From: ELB
Subject: Student in need of prolog help!!!
Date: 
Message-ID: <a0d59a$2kt$1@helle.btinternet.com>
hi all,
I'm a student (not wanting to cheat)  currently taking a module in further
prolog, but am stuck as to how to complete an exercise giving to me.  I'm
not a cheat, but just require some pointing in the right direction.  the
task involves using Bayes theorem to find the probability of a disease from
a list of symptoms being asked in the form of questions.  I have found how
to use bayes theorem, but am stuck how to get the best disease from the
symptoms asked.  really I am looking to developing an expert system shell
(like EMYCIN) that can be used with an data and list of symptoms and
diseases so that it can be scaleable (it only needs to be use breath-first
searching really - due to time constraint .. has to be submitted in 3 weeks
time).

If anyone is out there who can give me some pointers I will be very
thankfully.

Cheers

ELB (a student in need a Christmas time)

From: Kaz Kylheku
Subject: Re: Student in need of prolog help!!!
Date: 
Message-ID: <2VHW7.54815$OY3.2041472@news3.calgary.shaw.ca>
In article <············@helle.btinternet.com>, ELB wrote:
>hi all,
>I'm a student (not wanting to cheat)  currently taking a module in further
>prolog, but am stuck as to how to complete an exercise giving to me.

Indeed, it is quite obvious you don't want to cheat. Because then you'd
be cunning enough to go to comp.lang.prolog, right?
From: ELB
Subject: Re: Student in need of prolog help!!!
Date: 
Message-ID: <a0flhl$q01$1@helle.btinternet.com>
Tried there already .. but now i'm getting desperate!!!
:(

ELB

"Kaz Kylheku" <···@ashi.footprints.net> wrote in message
····························@news3.calgary.shaw.ca...
> In article <············@helle.btinternet.com>, ELB wrote:
> >hi all,
> >I'm a student (not wanting to cheat)  currently taking a module in
further
> >prolog, but am stuck as to how to complete an exercise giving to me.
>
> Indeed, it is quite obvious you don't want to cheat. Because then you'd
> be cunning enough to go to comp.lang.prolog, right?
From: Kaz Kylheku
Subject: Re: Student in need of prolog help!!!
Date: 
Message-ID: <THJW7.55406$OY3.2070026@news3.calgary.shaw.ca>
In article <············@helle.btinternet.com>, ELB wrote:
>hi all,
>I'm a student (not wanting to cheat)  currently taking a module in further
>prolog, but am stuck as to how to complete an exercise giving to me.  I'm
>not a cheat, but just require some pointing in the right direction.  the
>task involves using Bayes theorem to find the probability of a disease from
>a list of symptoms being asked in the form of questions.  I have found how
>to use bayes theorem, but am stuck how to get the best disease from the
>symptoms asked.

Pardon my possible stupidity, but wouldn't the best disease be the
one that has the highest probability?

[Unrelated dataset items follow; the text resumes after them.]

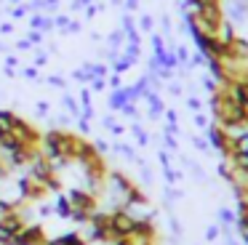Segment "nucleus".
<instances>
[{
    "label": "nucleus",
    "instance_id": "dca6fc26",
    "mask_svg": "<svg viewBox=\"0 0 248 245\" xmlns=\"http://www.w3.org/2000/svg\"><path fill=\"white\" fill-rule=\"evenodd\" d=\"M163 176H166V181H168V184H176V181L182 179V173H179V170H173L171 165H168V168H163Z\"/></svg>",
    "mask_w": 248,
    "mask_h": 245
},
{
    "label": "nucleus",
    "instance_id": "4be33fe9",
    "mask_svg": "<svg viewBox=\"0 0 248 245\" xmlns=\"http://www.w3.org/2000/svg\"><path fill=\"white\" fill-rule=\"evenodd\" d=\"M163 141H166V147H168V149H176V138H173L171 133H166V136H163Z\"/></svg>",
    "mask_w": 248,
    "mask_h": 245
},
{
    "label": "nucleus",
    "instance_id": "0eeeda50",
    "mask_svg": "<svg viewBox=\"0 0 248 245\" xmlns=\"http://www.w3.org/2000/svg\"><path fill=\"white\" fill-rule=\"evenodd\" d=\"M230 93L240 107H248V75L240 80H235V83H230Z\"/></svg>",
    "mask_w": 248,
    "mask_h": 245
},
{
    "label": "nucleus",
    "instance_id": "39448f33",
    "mask_svg": "<svg viewBox=\"0 0 248 245\" xmlns=\"http://www.w3.org/2000/svg\"><path fill=\"white\" fill-rule=\"evenodd\" d=\"M22 195H24V200H38V197H43L46 192V184L43 181H38V179H32V176H27V179H22Z\"/></svg>",
    "mask_w": 248,
    "mask_h": 245
},
{
    "label": "nucleus",
    "instance_id": "9d476101",
    "mask_svg": "<svg viewBox=\"0 0 248 245\" xmlns=\"http://www.w3.org/2000/svg\"><path fill=\"white\" fill-rule=\"evenodd\" d=\"M235 232H237V237H240V243L248 245V213H237Z\"/></svg>",
    "mask_w": 248,
    "mask_h": 245
},
{
    "label": "nucleus",
    "instance_id": "2eb2a0df",
    "mask_svg": "<svg viewBox=\"0 0 248 245\" xmlns=\"http://www.w3.org/2000/svg\"><path fill=\"white\" fill-rule=\"evenodd\" d=\"M14 237H16V234L8 232V229L0 224V245H14Z\"/></svg>",
    "mask_w": 248,
    "mask_h": 245
},
{
    "label": "nucleus",
    "instance_id": "a878e982",
    "mask_svg": "<svg viewBox=\"0 0 248 245\" xmlns=\"http://www.w3.org/2000/svg\"><path fill=\"white\" fill-rule=\"evenodd\" d=\"M246 120H248V107H246Z\"/></svg>",
    "mask_w": 248,
    "mask_h": 245
},
{
    "label": "nucleus",
    "instance_id": "20e7f679",
    "mask_svg": "<svg viewBox=\"0 0 248 245\" xmlns=\"http://www.w3.org/2000/svg\"><path fill=\"white\" fill-rule=\"evenodd\" d=\"M48 240H46V232L43 227H38V224H32V227H24L22 232L14 237V245H46Z\"/></svg>",
    "mask_w": 248,
    "mask_h": 245
},
{
    "label": "nucleus",
    "instance_id": "ddd939ff",
    "mask_svg": "<svg viewBox=\"0 0 248 245\" xmlns=\"http://www.w3.org/2000/svg\"><path fill=\"white\" fill-rule=\"evenodd\" d=\"M11 122H14V112H8V109H0V128L3 131H11Z\"/></svg>",
    "mask_w": 248,
    "mask_h": 245
},
{
    "label": "nucleus",
    "instance_id": "f03ea898",
    "mask_svg": "<svg viewBox=\"0 0 248 245\" xmlns=\"http://www.w3.org/2000/svg\"><path fill=\"white\" fill-rule=\"evenodd\" d=\"M136 221H139V218H136L128 208H115V211H109V229H112L115 240L131 237L134 229H136Z\"/></svg>",
    "mask_w": 248,
    "mask_h": 245
},
{
    "label": "nucleus",
    "instance_id": "4468645a",
    "mask_svg": "<svg viewBox=\"0 0 248 245\" xmlns=\"http://www.w3.org/2000/svg\"><path fill=\"white\" fill-rule=\"evenodd\" d=\"M219 237H221V227L219 224H211V227L205 229V243H216Z\"/></svg>",
    "mask_w": 248,
    "mask_h": 245
},
{
    "label": "nucleus",
    "instance_id": "5701e85b",
    "mask_svg": "<svg viewBox=\"0 0 248 245\" xmlns=\"http://www.w3.org/2000/svg\"><path fill=\"white\" fill-rule=\"evenodd\" d=\"M141 30H152V19H150V16H141Z\"/></svg>",
    "mask_w": 248,
    "mask_h": 245
},
{
    "label": "nucleus",
    "instance_id": "a211bd4d",
    "mask_svg": "<svg viewBox=\"0 0 248 245\" xmlns=\"http://www.w3.org/2000/svg\"><path fill=\"white\" fill-rule=\"evenodd\" d=\"M195 125H198V128H203V131H205V128L211 125V120L203 115V112H195Z\"/></svg>",
    "mask_w": 248,
    "mask_h": 245
},
{
    "label": "nucleus",
    "instance_id": "7ed1b4c3",
    "mask_svg": "<svg viewBox=\"0 0 248 245\" xmlns=\"http://www.w3.org/2000/svg\"><path fill=\"white\" fill-rule=\"evenodd\" d=\"M67 200H70L72 211H86V213H96L99 208V200L93 192H86V189H70V195H67Z\"/></svg>",
    "mask_w": 248,
    "mask_h": 245
},
{
    "label": "nucleus",
    "instance_id": "6ab92c4d",
    "mask_svg": "<svg viewBox=\"0 0 248 245\" xmlns=\"http://www.w3.org/2000/svg\"><path fill=\"white\" fill-rule=\"evenodd\" d=\"M187 107H189L192 112H203V101H200L198 96H189V99H187Z\"/></svg>",
    "mask_w": 248,
    "mask_h": 245
},
{
    "label": "nucleus",
    "instance_id": "393cba45",
    "mask_svg": "<svg viewBox=\"0 0 248 245\" xmlns=\"http://www.w3.org/2000/svg\"><path fill=\"white\" fill-rule=\"evenodd\" d=\"M3 133H6V131H3V128H0V138H3Z\"/></svg>",
    "mask_w": 248,
    "mask_h": 245
},
{
    "label": "nucleus",
    "instance_id": "b1692460",
    "mask_svg": "<svg viewBox=\"0 0 248 245\" xmlns=\"http://www.w3.org/2000/svg\"><path fill=\"white\" fill-rule=\"evenodd\" d=\"M168 91H171V93H173V96H182V88H179V85H176V83H173V85H168Z\"/></svg>",
    "mask_w": 248,
    "mask_h": 245
},
{
    "label": "nucleus",
    "instance_id": "6e6552de",
    "mask_svg": "<svg viewBox=\"0 0 248 245\" xmlns=\"http://www.w3.org/2000/svg\"><path fill=\"white\" fill-rule=\"evenodd\" d=\"M216 218H219V227H221V229H230V227H235V221H237V213L232 211V208L221 205L219 211H216Z\"/></svg>",
    "mask_w": 248,
    "mask_h": 245
},
{
    "label": "nucleus",
    "instance_id": "1a4fd4ad",
    "mask_svg": "<svg viewBox=\"0 0 248 245\" xmlns=\"http://www.w3.org/2000/svg\"><path fill=\"white\" fill-rule=\"evenodd\" d=\"M48 245H86V237H80L78 232H70V234H62L56 240H48Z\"/></svg>",
    "mask_w": 248,
    "mask_h": 245
},
{
    "label": "nucleus",
    "instance_id": "f8f14e48",
    "mask_svg": "<svg viewBox=\"0 0 248 245\" xmlns=\"http://www.w3.org/2000/svg\"><path fill=\"white\" fill-rule=\"evenodd\" d=\"M56 213H59L62 218H70V216H72V205H70V200H67V197H62V200H59Z\"/></svg>",
    "mask_w": 248,
    "mask_h": 245
},
{
    "label": "nucleus",
    "instance_id": "f257e3e1",
    "mask_svg": "<svg viewBox=\"0 0 248 245\" xmlns=\"http://www.w3.org/2000/svg\"><path fill=\"white\" fill-rule=\"evenodd\" d=\"M205 141L211 144V149H216V152H219L221 160H230L232 154H235V141H232V138L227 136L224 128L216 125V122H211V125L205 128Z\"/></svg>",
    "mask_w": 248,
    "mask_h": 245
},
{
    "label": "nucleus",
    "instance_id": "aec40b11",
    "mask_svg": "<svg viewBox=\"0 0 248 245\" xmlns=\"http://www.w3.org/2000/svg\"><path fill=\"white\" fill-rule=\"evenodd\" d=\"M173 53H176L179 64H187V61H189V51H187V48H184V46H179V48H176V51H173Z\"/></svg>",
    "mask_w": 248,
    "mask_h": 245
},
{
    "label": "nucleus",
    "instance_id": "423d86ee",
    "mask_svg": "<svg viewBox=\"0 0 248 245\" xmlns=\"http://www.w3.org/2000/svg\"><path fill=\"white\" fill-rule=\"evenodd\" d=\"M0 224H3L8 232H14V234H19L24 227H27V224H24V216L16 211V208H14V211H8L6 216H0Z\"/></svg>",
    "mask_w": 248,
    "mask_h": 245
},
{
    "label": "nucleus",
    "instance_id": "f3484780",
    "mask_svg": "<svg viewBox=\"0 0 248 245\" xmlns=\"http://www.w3.org/2000/svg\"><path fill=\"white\" fill-rule=\"evenodd\" d=\"M192 144L198 147V152H205V154L211 152V144L205 141V138H200V136H195V138H192Z\"/></svg>",
    "mask_w": 248,
    "mask_h": 245
},
{
    "label": "nucleus",
    "instance_id": "9b49d317",
    "mask_svg": "<svg viewBox=\"0 0 248 245\" xmlns=\"http://www.w3.org/2000/svg\"><path fill=\"white\" fill-rule=\"evenodd\" d=\"M216 173H219V179L227 181V184H232V181H235V168L230 165V160H219V165H216Z\"/></svg>",
    "mask_w": 248,
    "mask_h": 245
},
{
    "label": "nucleus",
    "instance_id": "412c9836",
    "mask_svg": "<svg viewBox=\"0 0 248 245\" xmlns=\"http://www.w3.org/2000/svg\"><path fill=\"white\" fill-rule=\"evenodd\" d=\"M214 3H224V0H187V5L198 8V5H214Z\"/></svg>",
    "mask_w": 248,
    "mask_h": 245
}]
</instances>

If, for each diseases known to
your program, you can compute a probability with respect to the set of
symptoms, which you said you know how to do, the highest probability
one must be the best match, according to the probabilistic reasoning
implied by this model. A disease that is a 75% match for the symptoms
is more likely to be the correct diagnosis than one which is a 40% match,
right? So there is an obvious, albeit exhaustive way to find the answer.

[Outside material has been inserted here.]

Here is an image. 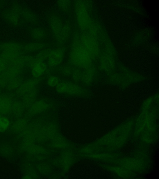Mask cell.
I'll return each mask as SVG.
<instances>
[{"mask_svg": "<svg viewBox=\"0 0 159 179\" xmlns=\"http://www.w3.org/2000/svg\"><path fill=\"white\" fill-rule=\"evenodd\" d=\"M70 60L74 66L80 68H86L89 63L88 51L81 43L80 39L74 42L70 55Z\"/></svg>", "mask_w": 159, "mask_h": 179, "instance_id": "6da1fadb", "label": "cell"}, {"mask_svg": "<svg viewBox=\"0 0 159 179\" xmlns=\"http://www.w3.org/2000/svg\"><path fill=\"white\" fill-rule=\"evenodd\" d=\"M50 28L57 40L59 42L65 40L69 32L68 26L63 23L61 18L57 15H51L48 19Z\"/></svg>", "mask_w": 159, "mask_h": 179, "instance_id": "7a4b0ae2", "label": "cell"}, {"mask_svg": "<svg viewBox=\"0 0 159 179\" xmlns=\"http://www.w3.org/2000/svg\"><path fill=\"white\" fill-rule=\"evenodd\" d=\"M2 16L5 22L10 26L16 27L21 25L20 17L14 4L5 9L2 12Z\"/></svg>", "mask_w": 159, "mask_h": 179, "instance_id": "3957f363", "label": "cell"}, {"mask_svg": "<svg viewBox=\"0 0 159 179\" xmlns=\"http://www.w3.org/2000/svg\"><path fill=\"white\" fill-rule=\"evenodd\" d=\"M75 10L79 28L82 30L86 29L89 24V19L85 6L82 1L76 2Z\"/></svg>", "mask_w": 159, "mask_h": 179, "instance_id": "277c9868", "label": "cell"}, {"mask_svg": "<svg viewBox=\"0 0 159 179\" xmlns=\"http://www.w3.org/2000/svg\"><path fill=\"white\" fill-rule=\"evenodd\" d=\"M18 12L21 25H32L37 21L36 15L30 10L25 7L15 4Z\"/></svg>", "mask_w": 159, "mask_h": 179, "instance_id": "5b68a950", "label": "cell"}, {"mask_svg": "<svg viewBox=\"0 0 159 179\" xmlns=\"http://www.w3.org/2000/svg\"><path fill=\"white\" fill-rule=\"evenodd\" d=\"M64 57L63 51L61 49L50 51L47 58L48 66L52 67L59 65L63 61Z\"/></svg>", "mask_w": 159, "mask_h": 179, "instance_id": "8992f818", "label": "cell"}, {"mask_svg": "<svg viewBox=\"0 0 159 179\" xmlns=\"http://www.w3.org/2000/svg\"><path fill=\"white\" fill-rule=\"evenodd\" d=\"M39 79L33 78L22 82L19 88L16 90V94L22 96L34 89L36 85L39 83Z\"/></svg>", "mask_w": 159, "mask_h": 179, "instance_id": "52a82bcc", "label": "cell"}, {"mask_svg": "<svg viewBox=\"0 0 159 179\" xmlns=\"http://www.w3.org/2000/svg\"><path fill=\"white\" fill-rule=\"evenodd\" d=\"M13 101L10 95L0 93V114L6 115L11 112Z\"/></svg>", "mask_w": 159, "mask_h": 179, "instance_id": "ba28073f", "label": "cell"}, {"mask_svg": "<svg viewBox=\"0 0 159 179\" xmlns=\"http://www.w3.org/2000/svg\"><path fill=\"white\" fill-rule=\"evenodd\" d=\"M31 68V75L33 78L39 79L46 71L47 65L43 61L35 57L34 63Z\"/></svg>", "mask_w": 159, "mask_h": 179, "instance_id": "9c48e42d", "label": "cell"}, {"mask_svg": "<svg viewBox=\"0 0 159 179\" xmlns=\"http://www.w3.org/2000/svg\"><path fill=\"white\" fill-rule=\"evenodd\" d=\"M48 107V105L43 100L35 101L29 107V112L31 115L35 114L42 112Z\"/></svg>", "mask_w": 159, "mask_h": 179, "instance_id": "30bf717a", "label": "cell"}, {"mask_svg": "<svg viewBox=\"0 0 159 179\" xmlns=\"http://www.w3.org/2000/svg\"><path fill=\"white\" fill-rule=\"evenodd\" d=\"M31 38L37 42H39L43 39L47 35L46 31L40 28H34L30 32Z\"/></svg>", "mask_w": 159, "mask_h": 179, "instance_id": "8fae6325", "label": "cell"}, {"mask_svg": "<svg viewBox=\"0 0 159 179\" xmlns=\"http://www.w3.org/2000/svg\"><path fill=\"white\" fill-rule=\"evenodd\" d=\"M21 70L11 65H7L2 73L9 81L11 79L18 76L20 73Z\"/></svg>", "mask_w": 159, "mask_h": 179, "instance_id": "7c38bea8", "label": "cell"}, {"mask_svg": "<svg viewBox=\"0 0 159 179\" xmlns=\"http://www.w3.org/2000/svg\"><path fill=\"white\" fill-rule=\"evenodd\" d=\"M36 94V91L34 89L22 96V103L25 107H29L35 101Z\"/></svg>", "mask_w": 159, "mask_h": 179, "instance_id": "4fadbf2b", "label": "cell"}, {"mask_svg": "<svg viewBox=\"0 0 159 179\" xmlns=\"http://www.w3.org/2000/svg\"><path fill=\"white\" fill-rule=\"evenodd\" d=\"M24 107L22 102L17 100L13 101L11 112L16 116H19L22 114Z\"/></svg>", "mask_w": 159, "mask_h": 179, "instance_id": "5bb4252c", "label": "cell"}, {"mask_svg": "<svg viewBox=\"0 0 159 179\" xmlns=\"http://www.w3.org/2000/svg\"><path fill=\"white\" fill-rule=\"evenodd\" d=\"M22 82L21 79L17 76L10 80L8 82L6 88L9 91L16 90L20 86Z\"/></svg>", "mask_w": 159, "mask_h": 179, "instance_id": "9a60e30c", "label": "cell"}, {"mask_svg": "<svg viewBox=\"0 0 159 179\" xmlns=\"http://www.w3.org/2000/svg\"><path fill=\"white\" fill-rule=\"evenodd\" d=\"M27 121L23 118H20L16 120L12 124V129L16 131H21L25 129Z\"/></svg>", "mask_w": 159, "mask_h": 179, "instance_id": "2e32d148", "label": "cell"}, {"mask_svg": "<svg viewBox=\"0 0 159 179\" xmlns=\"http://www.w3.org/2000/svg\"><path fill=\"white\" fill-rule=\"evenodd\" d=\"M81 89L78 85L67 82L65 93L70 95L77 94L80 93Z\"/></svg>", "mask_w": 159, "mask_h": 179, "instance_id": "e0dca14e", "label": "cell"}, {"mask_svg": "<svg viewBox=\"0 0 159 179\" xmlns=\"http://www.w3.org/2000/svg\"><path fill=\"white\" fill-rule=\"evenodd\" d=\"M10 125L9 119L6 115L0 114V132L6 131Z\"/></svg>", "mask_w": 159, "mask_h": 179, "instance_id": "ac0fdd59", "label": "cell"}, {"mask_svg": "<svg viewBox=\"0 0 159 179\" xmlns=\"http://www.w3.org/2000/svg\"><path fill=\"white\" fill-rule=\"evenodd\" d=\"M43 45L41 44L36 42L27 44L24 47V50L27 52H32L41 49Z\"/></svg>", "mask_w": 159, "mask_h": 179, "instance_id": "d6986e66", "label": "cell"}, {"mask_svg": "<svg viewBox=\"0 0 159 179\" xmlns=\"http://www.w3.org/2000/svg\"><path fill=\"white\" fill-rule=\"evenodd\" d=\"M47 83L48 85L50 87H56L59 83V79L56 76H51L48 77Z\"/></svg>", "mask_w": 159, "mask_h": 179, "instance_id": "ffe728a7", "label": "cell"}, {"mask_svg": "<svg viewBox=\"0 0 159 179\" xmlns=\"http://www.w3.org/2000/svg\"><path fill=\"white\" fill-rule=\"evenodd\" d=\"M70 5V2L69 1H60L57 2L58 7L63 11H66L68 10Z\"/></svg>", "mask_w": 159, "mask_h": 179, "instance_id": "44dd1931", "label": "cell"}, {"mask_svg": "<svg viewBox=\"0 0 159 179\" xmlns=\"http://www.w3.org/2000/svg\"><path fill=\"white\" fill-rule=\"evenodd\" d=\"M49 51H50L49 50H43L38 53L35 57L43 62L44 60L47 59Z\"/></svg>", "mask_w": 159, "mask_h": 179, "instance_id": "7402d4cb", "label": "cell"}, {"mask_svg": "<svg viewBox=\"0 0 159 179\" xmlns=\"http://www.w3.org/2000/svg\"><path fill=\"white\" fill-rule=\"evenodd\" d=\"M9 80L1 72L0 73V87L3 88L6 87Z\"/></svg>", "mask_w": 159, "mask_h": 179, "instance_id": "603a6c76", "label": "cell"}, {"mask_svg": "<svg viewBox=\"0 0 159 179\" xmlns=\"http://www.w3.org/2000/svg\"><path fill=\"white\" fill-rule=\"evenodd\" d=\"M7 66V63L1 57H0V73L5 69Z\"/></svg>", "mask_w": 159, "mask_h": 179, "instance_id": "cb8c5ba5", "label": "cell"}, {"mask_svg": "<svg viewBox=\"0 0 159 179\" xmlns=\"http://www.w3.org/2000/svg\"><path fill=\"white\" fill-rule=\"evenodd\" d=\"M81 73L79 71H76L74 72L73 75V78L75 81L78 80L80 77H81Z\"/></svg>", "mask_w": 159, "mask_h": 179, "instance_id": "d4e9b609", "label": "cell"}, {"mask_svg": "<svg viewBox=\"0 0 159 179\" xmlns=\"http://www.w3.org/2000/svg\"><path fill=\"white\" fill-rule=\"evenodd\" d=\"M4 5V2L2 1H0V10L2 8Z\"/></svg>", "mask_w": 159, "mask_h": 179, "instance_id": "484cf974", "label": "cell"}, {"mask_svg": "<svg viewBox=\"0 0 159 179\" xmlns=\"http://www.w3.org/2000/svg\"><path fill=\"white\" fill-rule=\"evenodd\" d=\"M23 178H25V179H30V177H28L27 176H25Z\"/></svg>", "mask_w": 159, "mask_h": 179, "instance_id": "4316f807", "label": "cell"}]
</instances>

> really I am looking to developing an expert system shell
>(like EMYCIN) that can be used with an data and list of symptoms and
>diseases so that it can be scaleable (it only needs to be use breath-first
>searching really - due to time constraint .. has to be submitted in 3 weeks
>time).

That is now a question about optimizing the search. Some diseases are
obvious bad matches for the symptoms, and can likely be pruned from the
search without affecting the reliability of the results. This may be a
good question for comp.ai or comp.theory, which deal with algorithms.

I'd just implement an unoptimized solution, and then optimize it later.
It may be better to have a slow something that works at the end of the
three weeks, then to have a half-optimized something that doesn't work.

Any program that doesn't work can be optimized down to one really fast
line, which just terminates with an unsuccessful indication to the
operating system. ;)

Suppose you really had a patient by your side and you wanted to use the
computer to make a diagnosis, having only the raw data but no program. You
could spend three weeks writing and optimizing your program, so that
it runs in five minutes. Meanwhile, the patient gets progressively
worse. Or you could hack it up in a few hours, then have it compute for
a few more hours to give you the likely diagnosis.

Speed becomes important as the program matures and becomes more and more
widely deployed, and users learn to trust it and increasingly rely on it
in more critical situations, where a fast diagnosis is crucial.